Residents of Monrovia and its environs early Monday morning woke up to an unusual phenomenon regarding fuel (diesel) spillage over the Mesurado river, which many experts fear has the potential of an environmental hazard, especially to marine species and residents who live along the banks of the river.
Scores of residents of Monrovia began trooping to the river when news the broke out, with the hope of collecting fuel for their economic benefits, in spite of concerns for their safety.
The residents, many of whom came from the slum communities of Vai Town and Clara Town, converged near the bank of the river in huge crowds with gallons and jerry-cans in their bid to hunt for spilled fuel oil on the bank of the Mesurado River.
Dozens of women, children, and elderly men were also seen using canoes to fetch the spilled fuel floating over the river, while some jumped into the water to collect theirs. The residents were seen transporting gallons of fuel from the scene, with some voicing their happiness over the situation to newsmen in Monrovia, hoping that they will generate funds that will take them through the Independence Day celebration.
According to them, the spillage came at a time when they barely have money to purchase food and other essential goods for the upkeep of their homes.
The spillage, according to sources, came as negligence on the part of technicians and a damaged pipeline that supplies fuel from vessels to the Liberia Petroleum Refining Company (LPRC) storage tankers on Bushrod Island.
However, the management of LPRC has clarified that Monday’s spillage of fuel over the Mesurado River occurred while a vessel was loading fuel to one of the storage facilities, contrary to reports that one of its storage facilities got damaged.
Making the clarification on ELBC later on Monday, July 20, LPRC Managing Director, Marie Urey Coleman said about three thousand (3,000) gallons spilled over during the loading, adding that all active storage facilities are intact and safe.
“During the early hours of this morning we had a vessel that was discharging products for our importers and we had a minor spillage, with just under three thousand gallons of diesel that we had spilled over during the vessel discharge. We want to assure you that the situation has been placed under control,” Madam Coleman said.
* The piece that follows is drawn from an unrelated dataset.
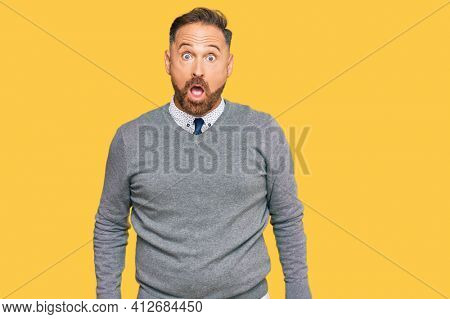 Handsome middle age man wearing business clothes afraid and shocked with surprise and amazed expression, fear and excited face.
LPRC’s Public Relations Manager, William Morris, added that the incident took place while technicians were loading one of the old tanks at the LPRC PST facility. Williams, like his boss, refuted the assertions of damage to the pipeline and collusion at the entity.
He said this is not the first time that the facility has experienced such an incident. “Similar spillage happened about two or three occasions during the past regime. This is not a strange thing. It happens all over the world,” Morris told this reporter.